While trying to run multi-class classification using Gradient Boosting Trees in Spark mllib. 尝试使用Spark mllib中的Gradient Boosting Trees运行多类分类时。 But it is giving an error "only binary classification is supported". 但是它给出了错误“仅支持二进制分类”。 The dependent variable has 8 levels. 因变量具有8个级别。 The data has 276 columns and 7000 instances. 数据具有276列和7000个实例。
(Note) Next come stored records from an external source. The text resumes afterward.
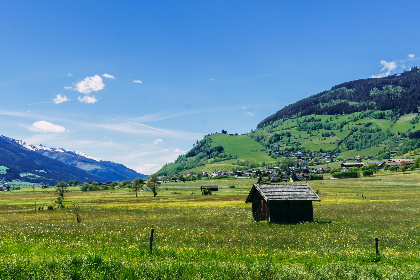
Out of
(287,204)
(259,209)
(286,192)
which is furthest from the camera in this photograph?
(259,209)

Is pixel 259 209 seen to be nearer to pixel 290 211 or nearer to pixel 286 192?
pixel 290 211

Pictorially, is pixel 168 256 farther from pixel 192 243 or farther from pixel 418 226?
pixel 418 226

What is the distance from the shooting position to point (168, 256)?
54.7ft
import org.apache.spark.SparkContext._
import org.apache.spark.mllib.linalg.Vectors
import org.apache.spark.mllib.regression.LabeledPoint
import org.apache.spark.mllib.util.MLUtils
import org.apache.spark.mllib.feature.ChiSqSelector

import org.apache.spark.mllib.tree.GradientBoostedTrees
import org.apache.spark.mllib.tree.configuration.BoostingStrategy
import org.apache.spark.mllib.tree.model.GradientBoostedTreesModel
import org.apache.spark.mllib.util.MLUtils

val data = sc.textFile("data/mllib/train.csv")

val parsedData = data.map { line =>
    val parts = line.split(',').map(_.toDouble)
    LabeledPoint(parts(0), Vectors.dense(parts.tail))
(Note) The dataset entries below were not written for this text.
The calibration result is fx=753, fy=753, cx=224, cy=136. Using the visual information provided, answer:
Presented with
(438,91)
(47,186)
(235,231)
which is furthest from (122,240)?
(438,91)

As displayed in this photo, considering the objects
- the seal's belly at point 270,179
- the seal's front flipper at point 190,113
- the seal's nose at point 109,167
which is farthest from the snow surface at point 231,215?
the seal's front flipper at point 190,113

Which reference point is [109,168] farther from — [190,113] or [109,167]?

// Discretize data in 10 equal bins since ChiSqSelector requires categorical features
// Even though features are doubles, the ChiSqSelector treats each unique value as a category
val discretizedData = parsedData.map { lp =>
  LabeledPoint(lp.label, Vectors.dense(lp.features.toArray.map { x => (x / 20).floor } ) )

// Create ChiSqSelector that will select top 5 features
val selector = new ChiSqSelector(200)

// Create ChiSqSelector model (selecting features)
val transformer = selector.fit(discretizedData)
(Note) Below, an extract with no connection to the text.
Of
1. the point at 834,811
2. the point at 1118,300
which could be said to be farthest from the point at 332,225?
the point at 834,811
// Filter the top 5 features from each feature vector
val filteredData = discretizedData.map { lp => 
  LabeledPoint(lp.label, transformer.transform(lp.features)) 

//Splitting the data
val splits = filteredData.randomSplit(Array(0.7, 0.3), seed = 11L)
val training = splits(0).cache()
val test = splits(1)

// Train a GradientBoostedTrees model.
// The defaultParams for Classification use LogLoss by default.
val boostingStrategy = BoostingStrategy.defaultParams("Classification")
boostingStrategy.numIterations = 20 // Note: Use more iterations in practice.
boostingStrategy.treeStrategy.numClasses = 8
boostingStrategy.treeStrategy.maxDepth = 10
// Empty categoricalFeaturesInfo indicates all features are continuous.
boostingStrategy.treeStrategy.categoricalFeaturesInfo = Map[Int, Int]()

val model = GradientBoostedTrees.train(training, boostingStrategy)

Error after running the model: 运行模型后出现错误:

java.lang.IllegalArgumentException: requirement failed: Only binary classificati
on is supported for boosting.
        at scala.Predef$.require(Predef.scala:233)
        at org.apache.spark.mllib.tree.configuration.BoostingStrategy.assertVali
        at org.apache.spark.mllib.tree.GradientBoostedTrees$.org$apache$spark$ml
        at org.apache.spark.mllib.tree.GradientBoostedTrees.run(GradientBoostedT
        at org.apache.spark.mllib.tree.GradientBoostedTrees$.train(GradientBoost

Is there any other way this can be done? 还有其他方法可以做到吗?

Unfortunately, at this time, only logistic regression, decision trees, random forests and naive bayes support multiclass classification in spark mllib/ml. 不幸的是,目前,只有逻辑回归,决策树,随机森林和朴素贝叶斯支持spark mllib / ml中的多类分类。

So, I'd suggest changing classification methods. 因此,我建议更改分类方法。